Analysis of Partially-Calibrated Sparse Subarrays for Direction Finding with Extended Degrees of Freedom
W. S. Leite, R. C. de Lamare
TL;DR
This work extends coarray MUSIC to partially calibrated sparse arrays by introducing GCA-MUSIC, which leverages per-subarray difference coarrays and a subspace-intersection spectrum merging rule to exploit increased degrees of freedom. By combining SS-SCA-based processing with a convex-set projection that aligns the subspaces across subarrays, the method can identify more sources than physical sensors and maintain high-resolution DOA estimation. Comparisons against G-MUSIC and AVCA-MUSIC show substantial RMSE improvements, particularly when the source count exceeds per-subarray sensor counts, with performance benefiting most from geometry choices that maximize DoF. The approach offers a practical pathway to high-resolution DOA estimation in distributed or asynchronous sensing platforms while reducing inter-subarray cross-covariance requirements.
Abstract
This paper investigates the problem of direction-of-arrival (DOA) estimation using multiple partially-calibrated sparse subarrays.
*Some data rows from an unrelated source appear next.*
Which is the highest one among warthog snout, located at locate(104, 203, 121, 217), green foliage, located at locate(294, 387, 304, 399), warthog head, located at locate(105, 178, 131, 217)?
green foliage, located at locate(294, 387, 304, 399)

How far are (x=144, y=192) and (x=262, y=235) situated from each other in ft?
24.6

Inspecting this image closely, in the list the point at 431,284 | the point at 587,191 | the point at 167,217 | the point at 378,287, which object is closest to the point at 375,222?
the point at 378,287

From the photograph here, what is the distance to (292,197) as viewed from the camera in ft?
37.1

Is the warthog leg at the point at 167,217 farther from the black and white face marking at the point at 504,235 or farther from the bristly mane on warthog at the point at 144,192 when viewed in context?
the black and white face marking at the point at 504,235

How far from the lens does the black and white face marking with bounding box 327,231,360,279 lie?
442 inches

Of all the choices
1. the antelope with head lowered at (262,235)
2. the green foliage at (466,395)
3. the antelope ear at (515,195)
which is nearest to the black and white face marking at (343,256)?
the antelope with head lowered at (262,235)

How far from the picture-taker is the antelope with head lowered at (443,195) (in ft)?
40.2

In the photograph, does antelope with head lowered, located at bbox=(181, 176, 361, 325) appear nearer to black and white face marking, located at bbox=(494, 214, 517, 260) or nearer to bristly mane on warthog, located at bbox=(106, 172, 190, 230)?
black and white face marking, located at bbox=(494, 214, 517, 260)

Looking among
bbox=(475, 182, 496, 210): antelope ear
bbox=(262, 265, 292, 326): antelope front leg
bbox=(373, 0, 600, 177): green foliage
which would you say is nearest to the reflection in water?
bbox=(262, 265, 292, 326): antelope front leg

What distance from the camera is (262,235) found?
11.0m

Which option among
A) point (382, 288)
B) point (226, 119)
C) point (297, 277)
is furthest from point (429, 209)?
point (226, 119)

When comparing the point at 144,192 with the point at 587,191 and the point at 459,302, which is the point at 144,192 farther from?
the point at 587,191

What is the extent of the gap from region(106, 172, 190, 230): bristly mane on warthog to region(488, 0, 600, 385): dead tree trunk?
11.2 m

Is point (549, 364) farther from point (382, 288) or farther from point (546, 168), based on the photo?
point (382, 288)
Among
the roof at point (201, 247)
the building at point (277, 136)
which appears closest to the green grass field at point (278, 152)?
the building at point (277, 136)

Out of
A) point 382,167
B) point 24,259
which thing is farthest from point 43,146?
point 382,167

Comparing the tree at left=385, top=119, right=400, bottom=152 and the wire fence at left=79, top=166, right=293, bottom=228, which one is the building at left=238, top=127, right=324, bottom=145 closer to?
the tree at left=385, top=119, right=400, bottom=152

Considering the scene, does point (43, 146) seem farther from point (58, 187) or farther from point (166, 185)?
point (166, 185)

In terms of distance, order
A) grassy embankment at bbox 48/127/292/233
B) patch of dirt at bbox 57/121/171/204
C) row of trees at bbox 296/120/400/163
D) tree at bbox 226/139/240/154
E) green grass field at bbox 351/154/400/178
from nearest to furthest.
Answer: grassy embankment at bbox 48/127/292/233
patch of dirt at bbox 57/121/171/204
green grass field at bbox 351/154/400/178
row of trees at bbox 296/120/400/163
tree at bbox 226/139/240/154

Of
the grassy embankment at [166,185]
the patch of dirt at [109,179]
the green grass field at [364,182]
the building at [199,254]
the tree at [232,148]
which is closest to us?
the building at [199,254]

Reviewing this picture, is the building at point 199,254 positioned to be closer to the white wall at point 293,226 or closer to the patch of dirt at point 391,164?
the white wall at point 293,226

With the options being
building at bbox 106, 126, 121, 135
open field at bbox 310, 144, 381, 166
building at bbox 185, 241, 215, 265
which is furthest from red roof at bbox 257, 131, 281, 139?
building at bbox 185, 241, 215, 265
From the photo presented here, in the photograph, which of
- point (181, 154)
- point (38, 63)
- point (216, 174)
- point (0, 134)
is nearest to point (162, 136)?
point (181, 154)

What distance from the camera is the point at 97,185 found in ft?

In particular, we present the Generalized Coarray Multiple Signal Classification (GCA-MUSIC) DOA estimation algorithm to scenarios with partially-calibrated sparse subarrays. The proposed GCA-MUSIC algorithm exploits the difference coarray for each subarray, followed by a specific pseudo-spectrum merging rule that is based on the intersection of the signal subspaces associated to each subarray. This rule assumes that there is no a priori knowledge about the cross-covariance between subarrays. In that way, only the second-order statistics of each subarray are used to estimate the directions with increased degrees of freedom, i.e., the estimation procedure preserves the coarray Multiple Signal Classification and sparse arrays properties to estimate more sources than the number of physical sensors in each subarray. Numerical simulations show that the proposed GCA-MUSIC has better performance than other similar strategies.